Exercise prompt: Begin at the line with "Fresh lemonade with" and set down each line exactly until the listing ends. Images stay out.

Records provided:
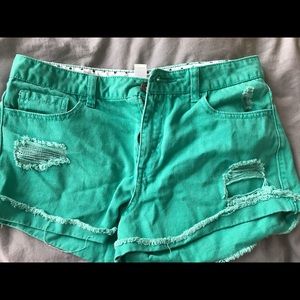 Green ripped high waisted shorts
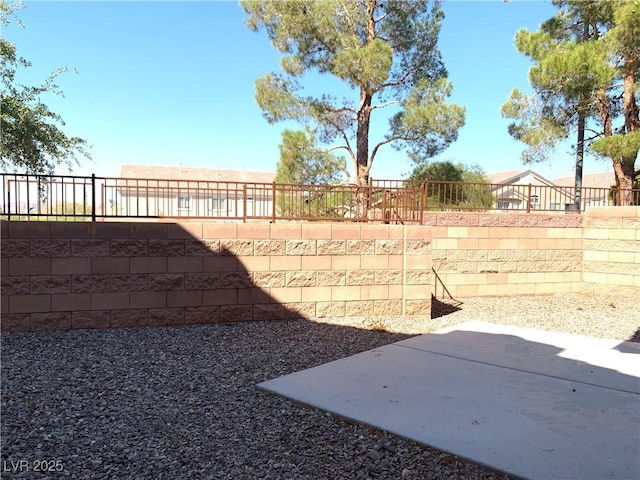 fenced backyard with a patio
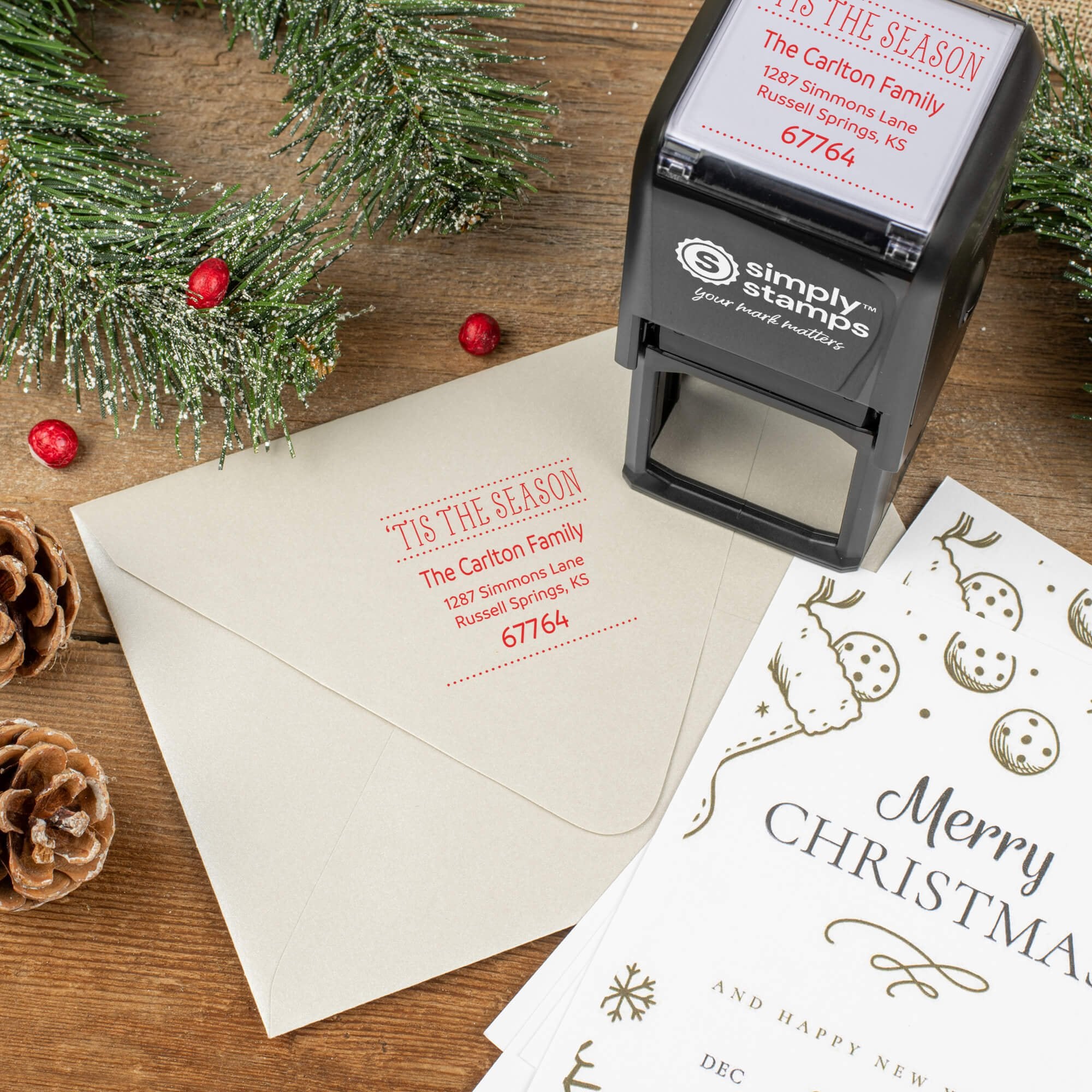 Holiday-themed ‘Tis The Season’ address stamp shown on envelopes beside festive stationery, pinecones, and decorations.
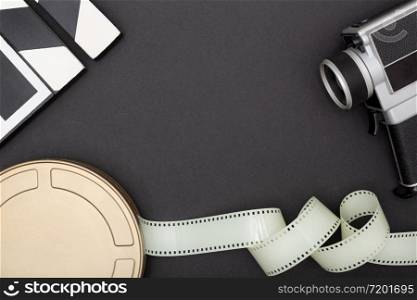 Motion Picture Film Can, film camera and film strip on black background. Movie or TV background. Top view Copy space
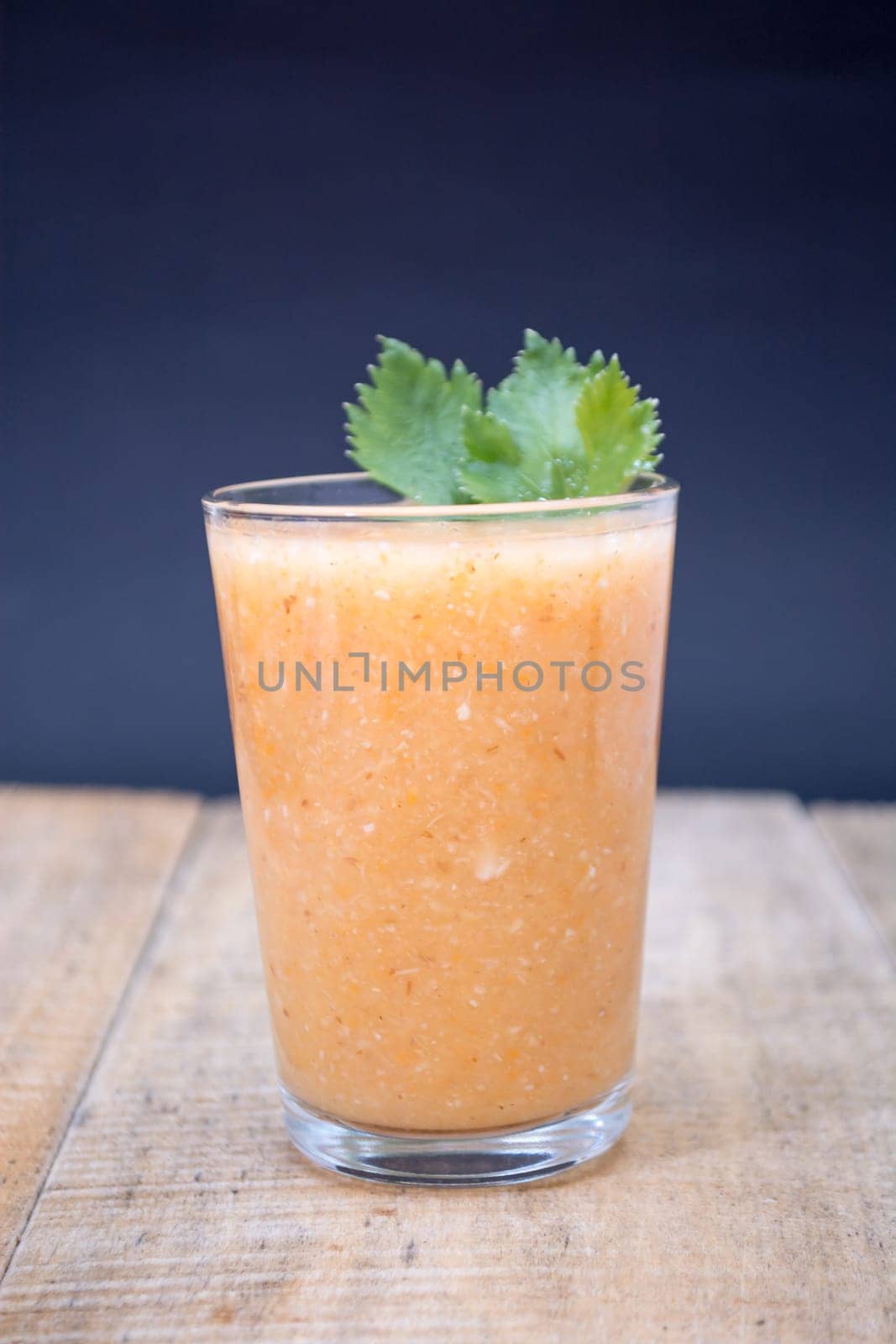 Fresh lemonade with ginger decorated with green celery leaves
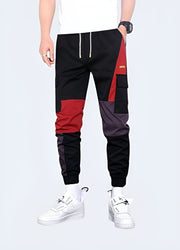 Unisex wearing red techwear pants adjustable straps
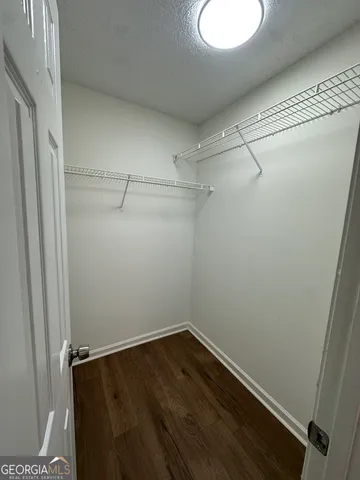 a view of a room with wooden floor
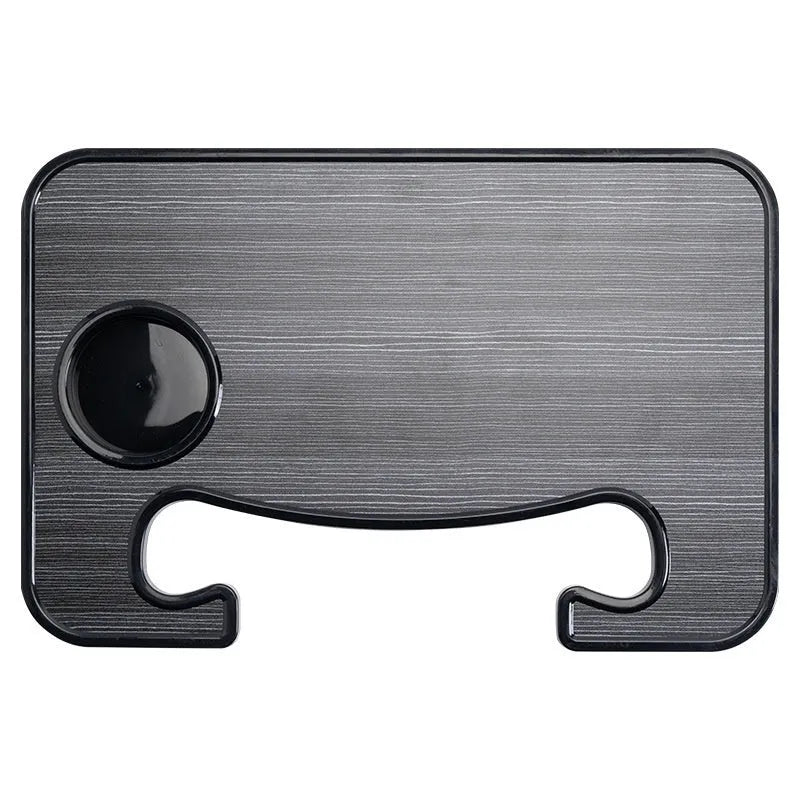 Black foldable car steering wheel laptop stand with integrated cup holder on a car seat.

Exercise solution:
 Fresh lemonade with ginger decorated with green celery leaves
 Unisex wearing red techwear pants adjustable straps
 a view of a room with wooden floor
 Black foldable car steering wheel laptop stand with integrated cup holder on a car seat.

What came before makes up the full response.